Idrija is famous for its rich heritage, comprising a mercury mine, Idrija lace, and delicious Idrija žlikrofi or Idrijski Žlikrofi as we call them in Slovenia. Now Idrija is not only on the culinary map due to Idrija Žlikrofi according to the locals. They will often advise you to try the invigorating prfarski štruklji and the zeljševka chive roulade, accompanied with a sip of geruš, and you are bound to enjoy the exploration of the rich world of Idrija tastes.

Origin of Idrija Žlikrofi / Idrijski Žlikrofi

Idrija Žlikrofi or Idrijski Žlikrofi are delicious dumplings. In the world where almost every country has its version of pasta dough dumplings, Slovenian Idrijski Žlikrofi are on the smaller side.

As we mentioned, Idrija Žlikrofi is a type of pasta filled pocket that carries a delicious surprise on the inside, often made from spiced balls of cooked potato, onions, and lard. The exact origin of the Idrija Žlikrofi remains a bit of a mystery. Despite the unknown origin, it is said the first Idrija Žlikrofi were made over 150 years ago by a German mining family, as the name bears some resemblance to the German word ‘schlichtkrapfen’ or ‘slippery dumpling’. 

The shape of Idrija Žlikrofi resembles Napoleon’s hat. However, these claims about the shape of Idrija Žlikrofi is not completely certain. Idrija žlikrofi still represent the staple in the restaurant offer of our oldest mining town.

How to make traditional Idrija Žlikrofi / Idrijski Žlikrofi

Taste the mysterious festive miners’ dish in your home.

Ingredients (for 150 pieces)


  • 300 g flour
  • 1–2 eggs
  • oil, water or milk if needed


  • 500 g potato
  • up to 50 g crackling lard (regular minced lard or smoked minced bacon)
  • 50 g onions
  • chives, marjoram, black pepper, salt


Make a springy, non-sticky dough from flour, eggs and water or milk.
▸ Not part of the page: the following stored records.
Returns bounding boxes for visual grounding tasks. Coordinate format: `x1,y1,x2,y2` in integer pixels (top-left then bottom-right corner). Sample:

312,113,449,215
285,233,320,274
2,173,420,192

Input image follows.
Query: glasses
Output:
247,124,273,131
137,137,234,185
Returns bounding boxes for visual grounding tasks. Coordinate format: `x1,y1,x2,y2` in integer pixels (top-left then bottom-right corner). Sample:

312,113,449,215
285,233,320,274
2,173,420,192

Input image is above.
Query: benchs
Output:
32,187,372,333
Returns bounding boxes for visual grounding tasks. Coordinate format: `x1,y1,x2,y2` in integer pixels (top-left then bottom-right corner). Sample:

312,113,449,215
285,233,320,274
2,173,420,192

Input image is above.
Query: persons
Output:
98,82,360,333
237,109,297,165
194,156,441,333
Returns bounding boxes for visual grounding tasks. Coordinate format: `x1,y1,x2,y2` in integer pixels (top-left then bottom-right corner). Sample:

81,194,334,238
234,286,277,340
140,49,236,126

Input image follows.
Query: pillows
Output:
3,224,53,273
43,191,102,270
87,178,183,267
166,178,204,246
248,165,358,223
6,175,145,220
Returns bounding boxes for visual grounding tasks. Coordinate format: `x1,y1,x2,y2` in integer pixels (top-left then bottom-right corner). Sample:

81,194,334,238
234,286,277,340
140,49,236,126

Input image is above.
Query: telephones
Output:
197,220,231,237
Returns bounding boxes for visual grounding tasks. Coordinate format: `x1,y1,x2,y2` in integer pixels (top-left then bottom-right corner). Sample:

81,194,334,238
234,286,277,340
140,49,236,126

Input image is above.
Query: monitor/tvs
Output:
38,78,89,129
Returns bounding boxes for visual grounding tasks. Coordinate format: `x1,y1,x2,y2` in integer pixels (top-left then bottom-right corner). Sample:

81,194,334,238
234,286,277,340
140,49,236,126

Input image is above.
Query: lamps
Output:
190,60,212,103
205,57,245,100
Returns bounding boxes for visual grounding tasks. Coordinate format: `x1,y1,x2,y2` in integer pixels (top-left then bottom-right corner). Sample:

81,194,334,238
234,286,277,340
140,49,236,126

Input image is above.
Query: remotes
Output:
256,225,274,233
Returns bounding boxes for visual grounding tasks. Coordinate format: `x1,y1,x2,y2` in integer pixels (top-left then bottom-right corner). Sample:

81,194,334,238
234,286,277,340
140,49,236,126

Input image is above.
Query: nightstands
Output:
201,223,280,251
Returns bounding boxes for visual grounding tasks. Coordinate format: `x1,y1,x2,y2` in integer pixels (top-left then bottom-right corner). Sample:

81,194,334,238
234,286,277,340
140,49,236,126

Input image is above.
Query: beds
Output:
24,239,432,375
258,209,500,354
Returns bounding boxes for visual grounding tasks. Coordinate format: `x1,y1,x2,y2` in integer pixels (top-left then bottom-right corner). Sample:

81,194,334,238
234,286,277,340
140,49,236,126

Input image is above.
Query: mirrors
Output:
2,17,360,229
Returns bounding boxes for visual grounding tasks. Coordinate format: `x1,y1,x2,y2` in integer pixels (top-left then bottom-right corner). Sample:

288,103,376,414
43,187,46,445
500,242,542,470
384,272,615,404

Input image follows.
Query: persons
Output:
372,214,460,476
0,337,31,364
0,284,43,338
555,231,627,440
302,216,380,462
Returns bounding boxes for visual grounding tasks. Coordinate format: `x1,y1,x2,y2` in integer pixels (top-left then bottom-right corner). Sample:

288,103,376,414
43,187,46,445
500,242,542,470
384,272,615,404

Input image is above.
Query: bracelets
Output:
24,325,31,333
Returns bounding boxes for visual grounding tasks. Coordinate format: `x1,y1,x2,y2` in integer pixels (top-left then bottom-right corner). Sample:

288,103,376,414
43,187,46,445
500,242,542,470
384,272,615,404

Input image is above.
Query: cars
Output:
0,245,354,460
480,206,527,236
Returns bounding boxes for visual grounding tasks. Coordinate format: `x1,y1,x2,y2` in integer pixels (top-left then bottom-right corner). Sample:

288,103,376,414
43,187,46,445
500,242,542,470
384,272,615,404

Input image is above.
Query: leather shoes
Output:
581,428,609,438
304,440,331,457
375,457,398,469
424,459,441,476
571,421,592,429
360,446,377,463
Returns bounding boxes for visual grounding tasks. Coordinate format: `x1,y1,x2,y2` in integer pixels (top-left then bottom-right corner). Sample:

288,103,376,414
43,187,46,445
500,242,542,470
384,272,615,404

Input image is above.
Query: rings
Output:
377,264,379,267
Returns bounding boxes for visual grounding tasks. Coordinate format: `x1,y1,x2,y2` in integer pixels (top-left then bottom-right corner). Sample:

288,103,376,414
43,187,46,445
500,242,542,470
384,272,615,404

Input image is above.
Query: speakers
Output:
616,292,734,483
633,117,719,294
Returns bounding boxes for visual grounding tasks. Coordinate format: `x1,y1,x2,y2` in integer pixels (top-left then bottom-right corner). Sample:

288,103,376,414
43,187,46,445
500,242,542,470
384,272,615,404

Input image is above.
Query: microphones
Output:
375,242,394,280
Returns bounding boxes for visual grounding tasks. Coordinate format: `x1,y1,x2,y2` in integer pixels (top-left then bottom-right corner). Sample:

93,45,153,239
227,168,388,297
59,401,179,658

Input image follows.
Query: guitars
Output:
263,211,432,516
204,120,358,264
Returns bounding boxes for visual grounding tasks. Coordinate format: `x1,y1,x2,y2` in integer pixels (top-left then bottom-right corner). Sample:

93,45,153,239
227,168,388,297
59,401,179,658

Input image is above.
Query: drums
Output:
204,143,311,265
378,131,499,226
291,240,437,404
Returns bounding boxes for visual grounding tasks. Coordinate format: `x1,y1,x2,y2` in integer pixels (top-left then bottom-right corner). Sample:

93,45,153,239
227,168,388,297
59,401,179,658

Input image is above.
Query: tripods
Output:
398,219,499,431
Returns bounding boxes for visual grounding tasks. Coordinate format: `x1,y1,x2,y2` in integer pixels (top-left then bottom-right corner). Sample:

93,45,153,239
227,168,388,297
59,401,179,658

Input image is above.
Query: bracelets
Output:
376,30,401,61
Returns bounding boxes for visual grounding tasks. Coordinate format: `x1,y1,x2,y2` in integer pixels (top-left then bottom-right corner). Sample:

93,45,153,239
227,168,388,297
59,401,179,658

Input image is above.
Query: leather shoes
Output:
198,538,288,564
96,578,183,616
Shape the mixture into a loaf, cover and set aside for at least 30 minutes. Roll it out as thin as possible. Mash the still warm boiled potatoes for the filling, add salt and toss with your fat of choice (i.e. minced lard called “zaseka”). Stir in fried onions, seasoning and herbs.
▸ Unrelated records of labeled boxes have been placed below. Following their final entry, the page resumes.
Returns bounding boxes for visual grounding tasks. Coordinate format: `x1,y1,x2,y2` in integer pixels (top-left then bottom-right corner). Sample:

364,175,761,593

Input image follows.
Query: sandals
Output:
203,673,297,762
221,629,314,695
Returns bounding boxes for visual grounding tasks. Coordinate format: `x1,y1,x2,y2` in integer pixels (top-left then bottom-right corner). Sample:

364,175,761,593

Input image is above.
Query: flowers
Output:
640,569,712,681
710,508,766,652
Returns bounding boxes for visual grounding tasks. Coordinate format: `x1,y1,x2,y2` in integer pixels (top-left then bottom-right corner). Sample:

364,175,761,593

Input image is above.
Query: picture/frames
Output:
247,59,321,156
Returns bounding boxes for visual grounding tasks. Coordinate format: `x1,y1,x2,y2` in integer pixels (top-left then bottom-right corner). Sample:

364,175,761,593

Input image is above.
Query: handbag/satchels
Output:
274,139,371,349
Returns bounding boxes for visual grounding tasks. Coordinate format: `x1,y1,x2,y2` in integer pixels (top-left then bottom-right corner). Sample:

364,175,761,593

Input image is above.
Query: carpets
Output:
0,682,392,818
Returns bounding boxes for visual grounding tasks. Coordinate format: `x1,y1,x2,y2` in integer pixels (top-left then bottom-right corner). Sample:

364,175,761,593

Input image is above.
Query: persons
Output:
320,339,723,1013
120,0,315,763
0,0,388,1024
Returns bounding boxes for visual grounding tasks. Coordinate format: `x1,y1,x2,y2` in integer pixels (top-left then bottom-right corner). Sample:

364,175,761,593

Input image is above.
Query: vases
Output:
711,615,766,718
Shape the filling into balls the size of a nut. Set the balls of filling on the rolled out dough. Cut the dough between the balls of filling in strips and crosswise. Fold the top of the pasta strip over the line of filling and press down to seal each ball in. Indent the top of each parcel to create a bicorn-hat shape. Place the pasta in salted boiling water, stir and cover. The bicorns will rise to the surface when done. Drain and serve hot as the main dish. You can toss the dumplings with the signature local “bakalca” sauce or any other meat sauce, or sprinkle with gorgonzola etc.

Source of the recipe: STO

Celebration of Idrija Žlikrofi

Every year the oldest mining town in Slovenia, which is also on the UNESCO Heritage List due to its rich heritage (aka mining of mercury), Idrija, organises a special festival dedicated to this Slovenian pasta dough specialty. Idrija žlikrof Festival is usually hosted in the summer, around the month of August. The town’s main street will be filled with stands where you can taste different little dumplings shaped like Napoleon’s hat, buy local products and just relax. Locals from Idrija will tell you Idrija Žlikrofi taste best with with bakalca, a lamb and vegetable sauce.

Make sure to visit Idrija žlikrof Festival and taste this amazing Slovenian delicacy.

Idrija Žlikrofi – another Slovenian specialty under protection

Often described as a ravioli-type dish, Idrija’s famous žlikrofi dumplings were the first Slovenian dish to receive recognition and protection under the EU’s Traditional Speciality Guaranteed label, which took place in 2010, some eight years after it had been granted traditional product status domestically by the Slovenian Ministry of Agriculture.

Since Idrija Žlikrofi carry the Traditional Speciality Guaranteed label, they can only be served to you by certified experts of this Slovenian delicacy.